Dataset rows
○ ○ ○ ○

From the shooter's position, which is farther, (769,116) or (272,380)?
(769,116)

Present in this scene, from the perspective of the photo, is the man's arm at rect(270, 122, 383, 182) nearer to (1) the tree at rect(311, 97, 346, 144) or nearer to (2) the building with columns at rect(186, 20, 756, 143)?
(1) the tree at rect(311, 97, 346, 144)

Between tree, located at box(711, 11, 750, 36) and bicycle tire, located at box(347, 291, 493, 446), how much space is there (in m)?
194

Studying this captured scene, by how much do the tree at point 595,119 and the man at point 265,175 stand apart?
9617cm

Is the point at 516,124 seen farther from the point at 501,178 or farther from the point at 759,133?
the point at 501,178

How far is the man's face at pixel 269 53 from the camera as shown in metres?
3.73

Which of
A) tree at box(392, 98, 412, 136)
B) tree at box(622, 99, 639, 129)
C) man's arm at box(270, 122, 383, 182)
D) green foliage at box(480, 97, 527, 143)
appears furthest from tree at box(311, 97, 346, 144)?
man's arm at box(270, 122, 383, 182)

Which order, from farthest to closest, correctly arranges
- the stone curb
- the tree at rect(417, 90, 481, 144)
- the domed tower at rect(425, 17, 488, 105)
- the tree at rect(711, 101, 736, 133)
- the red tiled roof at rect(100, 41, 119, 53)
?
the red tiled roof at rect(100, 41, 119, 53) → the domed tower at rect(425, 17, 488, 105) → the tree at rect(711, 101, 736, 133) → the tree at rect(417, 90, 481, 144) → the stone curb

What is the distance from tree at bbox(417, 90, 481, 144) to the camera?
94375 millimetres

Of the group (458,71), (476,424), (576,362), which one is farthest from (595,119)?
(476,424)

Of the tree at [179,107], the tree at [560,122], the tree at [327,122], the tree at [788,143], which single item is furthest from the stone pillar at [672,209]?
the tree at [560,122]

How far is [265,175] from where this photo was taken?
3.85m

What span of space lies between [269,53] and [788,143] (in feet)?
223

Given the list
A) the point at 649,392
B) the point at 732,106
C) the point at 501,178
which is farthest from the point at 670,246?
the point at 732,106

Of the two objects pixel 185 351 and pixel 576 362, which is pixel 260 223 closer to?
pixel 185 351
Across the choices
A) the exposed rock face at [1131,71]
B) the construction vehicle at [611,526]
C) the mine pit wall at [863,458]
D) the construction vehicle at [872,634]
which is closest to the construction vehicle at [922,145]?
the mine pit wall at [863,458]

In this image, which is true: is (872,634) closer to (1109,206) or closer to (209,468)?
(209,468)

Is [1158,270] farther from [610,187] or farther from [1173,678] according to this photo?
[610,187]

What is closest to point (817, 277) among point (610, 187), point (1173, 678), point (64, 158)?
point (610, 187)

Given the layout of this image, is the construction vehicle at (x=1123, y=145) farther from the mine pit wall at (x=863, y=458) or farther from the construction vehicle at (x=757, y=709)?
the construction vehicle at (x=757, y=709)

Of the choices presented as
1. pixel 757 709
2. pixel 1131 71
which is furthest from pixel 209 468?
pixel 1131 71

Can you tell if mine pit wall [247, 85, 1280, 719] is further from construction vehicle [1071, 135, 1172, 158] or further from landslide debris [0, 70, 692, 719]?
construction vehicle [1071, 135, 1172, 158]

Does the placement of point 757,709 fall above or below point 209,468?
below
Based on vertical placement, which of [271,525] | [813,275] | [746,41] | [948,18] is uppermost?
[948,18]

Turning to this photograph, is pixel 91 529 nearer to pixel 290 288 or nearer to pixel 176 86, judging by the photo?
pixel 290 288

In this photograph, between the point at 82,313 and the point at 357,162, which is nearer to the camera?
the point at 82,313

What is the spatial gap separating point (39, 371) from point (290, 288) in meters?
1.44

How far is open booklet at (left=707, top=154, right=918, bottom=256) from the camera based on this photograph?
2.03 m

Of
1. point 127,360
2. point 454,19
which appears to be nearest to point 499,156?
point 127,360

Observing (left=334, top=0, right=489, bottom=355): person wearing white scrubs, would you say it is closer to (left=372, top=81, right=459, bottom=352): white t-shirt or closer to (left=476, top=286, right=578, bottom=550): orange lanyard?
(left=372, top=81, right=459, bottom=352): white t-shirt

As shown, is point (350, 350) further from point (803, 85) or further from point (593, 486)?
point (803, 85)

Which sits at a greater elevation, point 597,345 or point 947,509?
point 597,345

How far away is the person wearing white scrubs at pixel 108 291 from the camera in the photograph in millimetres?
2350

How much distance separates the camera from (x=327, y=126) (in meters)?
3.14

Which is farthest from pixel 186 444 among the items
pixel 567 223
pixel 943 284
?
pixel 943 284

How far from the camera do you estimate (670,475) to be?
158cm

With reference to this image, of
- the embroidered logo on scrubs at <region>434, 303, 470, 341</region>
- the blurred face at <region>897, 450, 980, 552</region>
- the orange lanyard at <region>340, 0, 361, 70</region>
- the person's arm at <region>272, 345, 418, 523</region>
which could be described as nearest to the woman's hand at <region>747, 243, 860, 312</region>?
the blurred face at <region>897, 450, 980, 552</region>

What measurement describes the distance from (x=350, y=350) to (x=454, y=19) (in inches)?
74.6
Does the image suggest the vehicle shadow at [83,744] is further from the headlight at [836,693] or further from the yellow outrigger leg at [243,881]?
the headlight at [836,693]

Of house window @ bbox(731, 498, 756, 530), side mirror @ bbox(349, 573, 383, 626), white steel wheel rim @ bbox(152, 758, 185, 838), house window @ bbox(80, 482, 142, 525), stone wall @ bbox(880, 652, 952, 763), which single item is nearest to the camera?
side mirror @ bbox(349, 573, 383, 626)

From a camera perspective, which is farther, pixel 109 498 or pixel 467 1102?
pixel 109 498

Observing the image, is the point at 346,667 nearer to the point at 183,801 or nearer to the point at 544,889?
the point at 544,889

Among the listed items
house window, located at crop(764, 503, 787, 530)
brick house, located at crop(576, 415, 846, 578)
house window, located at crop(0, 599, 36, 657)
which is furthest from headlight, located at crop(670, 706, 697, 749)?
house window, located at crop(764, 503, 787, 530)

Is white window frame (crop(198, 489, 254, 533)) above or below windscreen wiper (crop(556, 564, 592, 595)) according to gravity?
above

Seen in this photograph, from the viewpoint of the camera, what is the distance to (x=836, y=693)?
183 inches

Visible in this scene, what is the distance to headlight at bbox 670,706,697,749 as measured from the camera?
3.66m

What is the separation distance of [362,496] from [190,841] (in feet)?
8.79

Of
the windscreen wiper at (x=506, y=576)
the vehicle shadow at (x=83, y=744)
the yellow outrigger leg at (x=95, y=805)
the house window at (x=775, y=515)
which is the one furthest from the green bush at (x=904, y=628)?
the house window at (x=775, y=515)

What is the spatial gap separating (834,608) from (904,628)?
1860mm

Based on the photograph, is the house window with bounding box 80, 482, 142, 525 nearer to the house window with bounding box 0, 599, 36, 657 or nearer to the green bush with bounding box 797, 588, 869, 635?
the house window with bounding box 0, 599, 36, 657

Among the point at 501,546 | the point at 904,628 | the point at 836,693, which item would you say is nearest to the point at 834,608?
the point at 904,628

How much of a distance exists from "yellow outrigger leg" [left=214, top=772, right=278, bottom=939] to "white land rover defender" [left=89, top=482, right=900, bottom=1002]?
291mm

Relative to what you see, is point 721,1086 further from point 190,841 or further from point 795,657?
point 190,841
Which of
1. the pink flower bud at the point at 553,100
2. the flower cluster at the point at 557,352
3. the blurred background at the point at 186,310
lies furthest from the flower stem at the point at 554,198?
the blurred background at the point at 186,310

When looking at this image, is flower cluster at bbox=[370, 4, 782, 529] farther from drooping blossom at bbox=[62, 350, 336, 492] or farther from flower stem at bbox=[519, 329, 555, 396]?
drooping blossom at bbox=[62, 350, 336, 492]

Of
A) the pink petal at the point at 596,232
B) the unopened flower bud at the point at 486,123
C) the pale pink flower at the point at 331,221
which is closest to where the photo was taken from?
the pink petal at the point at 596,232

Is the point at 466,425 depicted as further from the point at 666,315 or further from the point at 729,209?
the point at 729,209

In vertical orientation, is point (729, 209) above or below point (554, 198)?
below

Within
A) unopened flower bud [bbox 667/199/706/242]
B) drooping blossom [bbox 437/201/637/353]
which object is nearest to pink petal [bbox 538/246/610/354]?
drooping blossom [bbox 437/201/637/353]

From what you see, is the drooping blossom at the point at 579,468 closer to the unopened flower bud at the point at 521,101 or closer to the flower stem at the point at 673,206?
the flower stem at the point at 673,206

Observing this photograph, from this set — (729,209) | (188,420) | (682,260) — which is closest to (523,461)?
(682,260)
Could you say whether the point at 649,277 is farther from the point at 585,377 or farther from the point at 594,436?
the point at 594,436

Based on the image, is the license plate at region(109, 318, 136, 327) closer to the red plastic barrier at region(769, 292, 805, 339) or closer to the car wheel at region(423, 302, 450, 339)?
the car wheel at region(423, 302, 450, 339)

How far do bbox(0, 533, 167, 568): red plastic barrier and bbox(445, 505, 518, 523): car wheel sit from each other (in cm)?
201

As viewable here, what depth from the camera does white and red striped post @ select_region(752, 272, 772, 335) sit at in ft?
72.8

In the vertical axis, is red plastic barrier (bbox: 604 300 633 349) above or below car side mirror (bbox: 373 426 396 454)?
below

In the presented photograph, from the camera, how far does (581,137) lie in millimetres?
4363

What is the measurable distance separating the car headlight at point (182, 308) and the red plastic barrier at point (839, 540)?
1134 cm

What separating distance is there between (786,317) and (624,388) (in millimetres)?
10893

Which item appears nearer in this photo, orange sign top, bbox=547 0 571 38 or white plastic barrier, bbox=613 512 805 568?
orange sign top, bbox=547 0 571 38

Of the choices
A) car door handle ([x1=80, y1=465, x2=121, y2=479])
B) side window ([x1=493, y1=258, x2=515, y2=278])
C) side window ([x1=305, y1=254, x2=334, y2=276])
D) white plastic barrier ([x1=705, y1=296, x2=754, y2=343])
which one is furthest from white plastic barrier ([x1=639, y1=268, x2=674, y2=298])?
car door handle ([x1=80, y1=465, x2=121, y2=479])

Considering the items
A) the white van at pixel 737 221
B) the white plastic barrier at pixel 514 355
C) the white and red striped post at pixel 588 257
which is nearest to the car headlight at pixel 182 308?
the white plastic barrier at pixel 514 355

○ ○ ○ ○

Set problem. Give back, unchanged, every line from the one with "As viewable here, what" to the end of the entries above.

Solution for this exercise.
As viewable here, what depth from the camera does white and red striped post @ select_region(752, 272, 772, 335) sit at in ft?
72.8

In the vertical axis, is red plastic barrier (bbox: 604 300 633 349) above or below car side mirror (bbox: 373 426 396 454)?
below

In the presented photograph, from the camera, how far does (581,137) lie in millimetres?
4363

What is the measurable distance separating the car headlight at point (182, 308) and the red plastic barrier at point (839, 540)?
1134 cm

What separating distance is there between (786,317) and (624,388) (in millimetres)?
10893

Which item appears nearer in this photo, orange sign top, bbox=547 0 571 38 or white plastic barrier, bbox=613 512 805 568?
orange sign top, bbox=547 0 571 38

Of the choices
A) car door handle ([x1=80, y1=465, x2=121, y2=479])
B) side window ([x1=493, y1=258, x2=515, y2=278])
C) side window ([x1=305, y1=254, x2=334, y2=276])
D) white plastic barrier ([x1=705, y1=296, x2=754, y2=343])
which one is furthest from white plastic barrier ([x1=639, y1=268, x2=674, y2=298])?
car door handle ([x1=80, y1=465, x2=121, y2=479])

Considering the items
A) the white van at pixel 737 221
B) the white plastic barrier at pixel 514 355
C) the white and red striped post at pixel 588 257
which is nearest to the car headlight at pixel 182 308?
the white plastic barrier at pixel 514 355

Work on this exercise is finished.